When I first read this book more than forty years ago, I'd never have guessed that instead of pulling the old book off the shelf for a re-read, I'd be reading it on a something called a Kindle. But since it was a free download, I figured I'd give it a try.
The ingredients are by now familiar. Heck, they were familiar more than forty years ago. Small town. War vet. Ill-gotten gains hidden away. Tough cop. Buried secrets. Beautiful women. It's not so much the ingredients as what you do with them, however, and John D. MacDonald was a master producing a tasty dish.
Tal Howard's the war vet, back home after having survived a North Korean prison camp. One of his fellow prisoners, who knows he's going to die, has told Tal about embezzling $60,000 from his brother's business, but he doesn't reveal where it's hidden. He does, however, give Tal a clue.
Tal finds himself at loose ends after the war. His life doesn't have much purpose, and he realizes he doesn't love the girl he's supposed to marry. So he takes off. He goes to the small Florida town where the money's hidden to see if he can find it and maybe find some meaning for his life at the same time.
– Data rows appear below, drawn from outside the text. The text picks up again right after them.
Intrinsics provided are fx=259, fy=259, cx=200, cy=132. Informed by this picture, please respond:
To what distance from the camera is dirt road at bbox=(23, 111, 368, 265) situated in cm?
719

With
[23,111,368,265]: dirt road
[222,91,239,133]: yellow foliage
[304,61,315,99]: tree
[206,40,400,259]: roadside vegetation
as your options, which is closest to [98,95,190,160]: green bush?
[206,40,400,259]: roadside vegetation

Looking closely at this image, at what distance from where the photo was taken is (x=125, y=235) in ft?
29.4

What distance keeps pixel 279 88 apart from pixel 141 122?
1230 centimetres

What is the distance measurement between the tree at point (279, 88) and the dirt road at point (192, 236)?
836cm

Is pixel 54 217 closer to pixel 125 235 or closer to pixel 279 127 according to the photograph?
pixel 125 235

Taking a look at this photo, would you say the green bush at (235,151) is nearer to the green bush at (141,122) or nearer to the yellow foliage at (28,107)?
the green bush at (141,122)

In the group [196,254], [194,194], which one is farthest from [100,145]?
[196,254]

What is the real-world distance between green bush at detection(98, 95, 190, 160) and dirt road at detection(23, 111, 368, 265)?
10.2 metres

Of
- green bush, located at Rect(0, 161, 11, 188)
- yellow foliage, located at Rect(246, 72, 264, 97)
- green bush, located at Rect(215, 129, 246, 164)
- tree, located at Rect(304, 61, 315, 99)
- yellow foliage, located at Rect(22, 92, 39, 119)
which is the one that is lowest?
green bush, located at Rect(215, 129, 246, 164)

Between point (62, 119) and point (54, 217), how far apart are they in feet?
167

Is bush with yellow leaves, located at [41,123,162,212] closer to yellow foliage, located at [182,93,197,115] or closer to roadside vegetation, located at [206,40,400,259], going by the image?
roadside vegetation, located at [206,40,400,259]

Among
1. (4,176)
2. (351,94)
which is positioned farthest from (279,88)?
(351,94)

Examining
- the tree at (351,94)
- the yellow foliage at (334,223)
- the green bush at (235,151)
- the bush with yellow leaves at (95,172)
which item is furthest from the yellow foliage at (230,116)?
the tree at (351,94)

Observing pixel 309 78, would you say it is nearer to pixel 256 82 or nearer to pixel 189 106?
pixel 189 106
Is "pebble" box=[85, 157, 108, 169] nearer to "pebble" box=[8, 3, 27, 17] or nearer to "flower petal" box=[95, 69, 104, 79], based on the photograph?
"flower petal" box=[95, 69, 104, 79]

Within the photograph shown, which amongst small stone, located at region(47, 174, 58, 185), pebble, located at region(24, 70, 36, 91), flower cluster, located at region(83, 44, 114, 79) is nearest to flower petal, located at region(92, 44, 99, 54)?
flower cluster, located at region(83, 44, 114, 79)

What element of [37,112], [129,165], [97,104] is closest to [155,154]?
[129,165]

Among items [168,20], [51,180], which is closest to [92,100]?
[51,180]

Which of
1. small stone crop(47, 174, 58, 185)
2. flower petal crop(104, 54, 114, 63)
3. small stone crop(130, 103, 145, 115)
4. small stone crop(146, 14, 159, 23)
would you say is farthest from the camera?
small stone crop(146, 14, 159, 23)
Already in town is Fitzmartin, another ex-POW, and he knows about the money, too. He's been looking for it for a while, and he's one of MacDonald's cold, hard, implacable villains. A fine creation. What he lacks, aside from any human feeling, is the clue that Tal has.
Tal, of course, meets a beautiful woman. Not just a woman. The Woman. But he doesn't tell her the truth about why he's in town. That doesn't work out so well. Then Tal meets another woman, the one who has the answer he's looking for. Things happen.
Great characters, smooth writing, a fine action chase and climax. It doesn't turn out as you might expect. MacDonald doesn't spare anybody. There's a sort-of happy ending, though it's by no means certain that things will work out, not after all that's happened.
All through the book there are great little touches of description and character that MacDonald just sort of tosses off as if it were the easiest thing in the world. Believe me, it's not.
The cover makes the book appear to be a backwoods novel, and while it's a great cover, it's highly misleading. Don't let it keep you from reading the book, which might not be MacDonald's best but which is likely to keep you pinned to your chair for a few hours just the same.